§ **PROMPT**: Retype the tail of the data exactly, starting at the line containing "At what distance" and stopping at the last line.

[start]

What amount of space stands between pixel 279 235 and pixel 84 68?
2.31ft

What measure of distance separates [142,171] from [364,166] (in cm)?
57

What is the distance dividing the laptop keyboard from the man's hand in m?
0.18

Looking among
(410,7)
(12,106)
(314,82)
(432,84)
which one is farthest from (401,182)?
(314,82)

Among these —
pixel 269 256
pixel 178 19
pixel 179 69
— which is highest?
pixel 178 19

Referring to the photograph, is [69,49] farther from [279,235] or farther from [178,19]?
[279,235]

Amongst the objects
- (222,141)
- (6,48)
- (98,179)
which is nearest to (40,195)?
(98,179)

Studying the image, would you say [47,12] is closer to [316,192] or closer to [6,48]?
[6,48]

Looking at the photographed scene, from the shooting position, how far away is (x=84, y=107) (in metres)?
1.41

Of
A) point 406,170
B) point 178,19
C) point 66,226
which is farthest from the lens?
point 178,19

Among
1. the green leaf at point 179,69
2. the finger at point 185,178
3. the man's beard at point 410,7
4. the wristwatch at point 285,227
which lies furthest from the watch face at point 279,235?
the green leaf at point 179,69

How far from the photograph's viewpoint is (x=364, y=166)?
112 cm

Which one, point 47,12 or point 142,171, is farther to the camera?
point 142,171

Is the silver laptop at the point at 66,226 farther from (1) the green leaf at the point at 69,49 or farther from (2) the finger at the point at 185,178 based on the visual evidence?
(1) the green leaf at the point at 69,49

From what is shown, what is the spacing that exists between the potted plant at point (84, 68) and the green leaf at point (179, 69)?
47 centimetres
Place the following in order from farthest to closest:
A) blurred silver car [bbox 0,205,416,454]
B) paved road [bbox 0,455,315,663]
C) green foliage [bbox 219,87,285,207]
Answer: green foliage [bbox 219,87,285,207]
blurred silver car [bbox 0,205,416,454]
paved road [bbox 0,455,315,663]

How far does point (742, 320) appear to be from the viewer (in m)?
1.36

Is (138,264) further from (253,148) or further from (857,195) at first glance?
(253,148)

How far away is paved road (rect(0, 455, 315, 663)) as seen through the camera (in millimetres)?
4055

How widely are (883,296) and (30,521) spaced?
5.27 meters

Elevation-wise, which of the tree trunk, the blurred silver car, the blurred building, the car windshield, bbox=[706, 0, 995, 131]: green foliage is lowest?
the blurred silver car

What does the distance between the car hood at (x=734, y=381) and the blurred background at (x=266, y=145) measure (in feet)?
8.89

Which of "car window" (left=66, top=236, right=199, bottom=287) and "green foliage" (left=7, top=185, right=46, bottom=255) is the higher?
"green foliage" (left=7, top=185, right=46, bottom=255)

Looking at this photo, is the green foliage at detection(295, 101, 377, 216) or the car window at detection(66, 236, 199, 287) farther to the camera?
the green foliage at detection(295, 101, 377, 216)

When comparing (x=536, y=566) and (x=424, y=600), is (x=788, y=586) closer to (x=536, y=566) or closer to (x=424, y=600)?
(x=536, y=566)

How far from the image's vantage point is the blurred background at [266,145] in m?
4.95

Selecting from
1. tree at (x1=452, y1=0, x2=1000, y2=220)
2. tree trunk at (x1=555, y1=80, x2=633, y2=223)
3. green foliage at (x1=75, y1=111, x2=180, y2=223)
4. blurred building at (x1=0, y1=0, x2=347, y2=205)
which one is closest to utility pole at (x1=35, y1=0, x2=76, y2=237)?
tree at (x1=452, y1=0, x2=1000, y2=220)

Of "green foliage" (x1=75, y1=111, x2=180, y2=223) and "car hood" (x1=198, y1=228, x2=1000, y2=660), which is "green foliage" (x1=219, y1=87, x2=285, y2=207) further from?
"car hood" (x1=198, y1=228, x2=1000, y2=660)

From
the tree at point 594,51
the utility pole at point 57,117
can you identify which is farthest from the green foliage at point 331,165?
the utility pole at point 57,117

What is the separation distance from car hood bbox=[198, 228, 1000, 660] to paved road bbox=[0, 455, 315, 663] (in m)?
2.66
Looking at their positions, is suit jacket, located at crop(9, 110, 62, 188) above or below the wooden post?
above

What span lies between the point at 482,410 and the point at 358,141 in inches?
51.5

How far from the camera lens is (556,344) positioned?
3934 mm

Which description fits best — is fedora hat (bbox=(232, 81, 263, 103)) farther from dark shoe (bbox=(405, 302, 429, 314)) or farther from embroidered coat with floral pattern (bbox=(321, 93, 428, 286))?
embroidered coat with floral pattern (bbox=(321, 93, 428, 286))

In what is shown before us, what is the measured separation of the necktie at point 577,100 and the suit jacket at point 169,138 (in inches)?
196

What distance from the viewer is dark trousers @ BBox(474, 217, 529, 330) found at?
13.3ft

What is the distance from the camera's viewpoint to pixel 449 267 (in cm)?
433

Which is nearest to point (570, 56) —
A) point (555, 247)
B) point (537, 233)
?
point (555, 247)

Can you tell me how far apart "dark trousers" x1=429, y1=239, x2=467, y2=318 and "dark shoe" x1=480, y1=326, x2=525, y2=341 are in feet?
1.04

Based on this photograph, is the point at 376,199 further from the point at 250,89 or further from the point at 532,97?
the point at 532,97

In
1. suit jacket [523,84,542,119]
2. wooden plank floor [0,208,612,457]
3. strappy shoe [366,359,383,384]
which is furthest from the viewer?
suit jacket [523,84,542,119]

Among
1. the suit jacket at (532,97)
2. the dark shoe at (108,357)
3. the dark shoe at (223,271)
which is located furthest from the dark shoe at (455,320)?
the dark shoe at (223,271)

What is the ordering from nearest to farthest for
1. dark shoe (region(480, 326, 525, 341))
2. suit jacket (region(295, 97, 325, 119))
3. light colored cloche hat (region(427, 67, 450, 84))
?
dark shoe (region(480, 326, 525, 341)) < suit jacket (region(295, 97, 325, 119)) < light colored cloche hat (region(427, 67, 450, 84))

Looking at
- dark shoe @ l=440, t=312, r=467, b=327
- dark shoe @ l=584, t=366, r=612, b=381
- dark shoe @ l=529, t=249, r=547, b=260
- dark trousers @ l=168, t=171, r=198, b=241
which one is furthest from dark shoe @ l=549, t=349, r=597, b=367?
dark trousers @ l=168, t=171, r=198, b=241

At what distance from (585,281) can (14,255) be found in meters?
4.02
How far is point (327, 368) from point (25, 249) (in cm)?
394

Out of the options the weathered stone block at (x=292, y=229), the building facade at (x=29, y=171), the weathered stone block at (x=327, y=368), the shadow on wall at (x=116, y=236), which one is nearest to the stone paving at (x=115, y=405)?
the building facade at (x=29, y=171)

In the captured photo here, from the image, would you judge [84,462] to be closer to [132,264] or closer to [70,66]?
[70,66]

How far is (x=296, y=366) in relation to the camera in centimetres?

[end]

§ **COMPLETE OUTPUT**:
At what distance from (585,281) can (14,255) be found in meters?
4.02
How far is point (327, 368) from point (25, 249) (in cm)?
394

Out of the options the weathered stone block at (x=292, y=229), the building facade at (x=29, y=171), the weathered stone block at (x=327, y=368), the shadow on wall at (x=116, y=236), which one is nearest to the stone paving at (x=115, y=405)?
the building facade at (x=29, y=171)

In the captured photo here, from the image, would you judge [84,462] to be closer to [132,264] or closer to [70,66]?
[70,66]

How far is (x=296, y=366) in relation to the camera in centimetres?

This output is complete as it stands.